J’évite le bois de Romont et je longe d’en haut les champs dit d’Opigny.

Petit sentier délicieux : le ciel se dégage enfin, laissant paraître un beau bleu particulièrement clair, et les vagues rosissements de ce qui passe de soleil par-dessus les nuages offrent enfin un peu de couleur.

La petite allée d’arbustes dispose aussi de ses couleurs propres : les troncs gris des nombreux noyers, le marron franc des ormes aux troncs découpés, le blanc des fleurs des clématites, les fruits rouges des églantiers, le brun de l’herbe sèche, le noir myrtille des fruits du lierre de Perse…

J’y débusque un faisan mâle, tout proche du sentier, qui prend majestueusement son envol sans trop de hâte, ainsi qu’un ou deux merles noirs – mais les oiseaux ne sont clairement pas de sortie, pas un son ornithisant à l’horizon.

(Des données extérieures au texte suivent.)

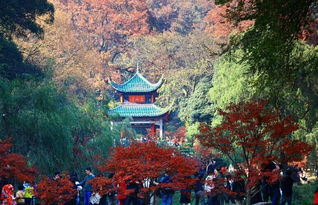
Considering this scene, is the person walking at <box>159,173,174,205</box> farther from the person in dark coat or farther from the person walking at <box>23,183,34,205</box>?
the person walking at <box>23,183,34,205</box>

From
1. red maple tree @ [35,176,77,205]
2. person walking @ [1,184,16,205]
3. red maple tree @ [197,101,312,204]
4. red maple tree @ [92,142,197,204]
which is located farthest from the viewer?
red maple tree @ [35,176,77,205]

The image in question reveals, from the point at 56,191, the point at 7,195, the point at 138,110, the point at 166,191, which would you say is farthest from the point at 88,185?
the point at 138,110

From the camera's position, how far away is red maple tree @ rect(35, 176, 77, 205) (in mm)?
14828

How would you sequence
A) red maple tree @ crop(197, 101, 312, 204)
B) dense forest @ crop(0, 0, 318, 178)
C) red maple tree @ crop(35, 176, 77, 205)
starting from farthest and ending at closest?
red maple tree @ crop(35, 176, 77, 205)
red maple tree @ crop(197, 101, 312, 204)
dense forest @ crop(0, 0, 318, 178)

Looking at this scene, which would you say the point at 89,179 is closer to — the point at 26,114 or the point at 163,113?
the point at 26,114

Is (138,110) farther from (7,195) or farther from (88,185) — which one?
(7,195)

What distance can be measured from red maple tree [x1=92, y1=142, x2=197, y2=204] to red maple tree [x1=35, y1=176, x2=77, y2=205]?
2.93ft

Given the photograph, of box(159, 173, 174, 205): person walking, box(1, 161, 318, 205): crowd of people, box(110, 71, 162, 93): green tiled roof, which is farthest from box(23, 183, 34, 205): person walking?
box(110, 71, 162, 93): green tiled roof

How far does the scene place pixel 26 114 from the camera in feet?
59.0

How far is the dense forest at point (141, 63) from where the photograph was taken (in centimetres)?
1339

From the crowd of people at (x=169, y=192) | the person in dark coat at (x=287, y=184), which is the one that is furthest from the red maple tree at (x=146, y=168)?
the person in dark coat at (x=287, y=184)

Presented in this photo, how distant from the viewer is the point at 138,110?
4344 centimetres

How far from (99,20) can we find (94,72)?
8788 millimetres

Je débouche enfin sur le dernier champ – divisé en deux sections indiscernables, « Pain bénit » puis « Charon ». Les lumières célestes de la fin du jour font leur magie et procurent enfin un peu de relief aux paysages d’hiver francilien.

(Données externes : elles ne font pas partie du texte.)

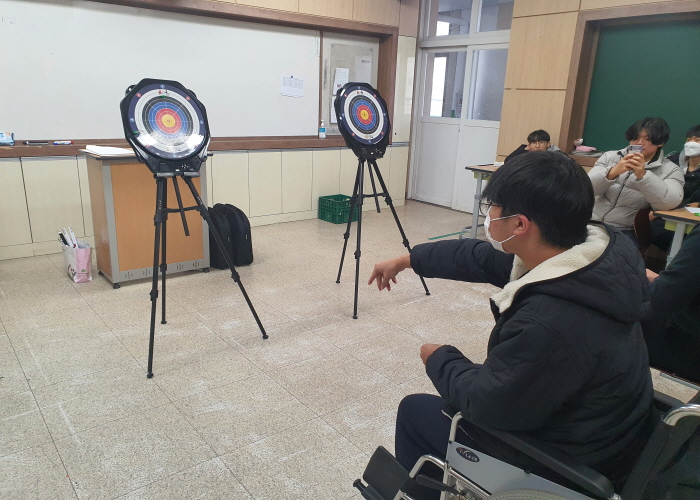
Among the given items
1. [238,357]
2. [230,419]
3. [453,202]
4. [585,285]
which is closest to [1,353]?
[238,357]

Un dernier coup d’œil au clocher de Marcilly qui m’a accompagné durant toute cette escapade.

Il paraît si lointain, si inaccessible, et pourtant deux kilomètres seulement nous séparent. Je peine à croire que je puisse l’atteindre en une demi-heure, mais c’est tout le jeu des paysages lorsqu’on a perdu, comme nous autres citadins, ou ruraux junkies du pétrole, la mesure des distances visuelles et pédestres.

Je retrouve alors, au terme de ce sentier encore boueux, le bus promis par Uber, parfaitement à l’heure pour me déposer à la gare non pas de Lizy mais de la Ferté-sous-Jouarre, le grand nœud polymodal de la contrée.

Pour ces moments fugaces de couleurs de sous-bois et de couchant, ces vues sur les clochers alentours, et ce silence extraordinaire, une balade qui fut sauvée. (Mais un peu technique à mettre en œuvre pour des promeneurs occasionnels.)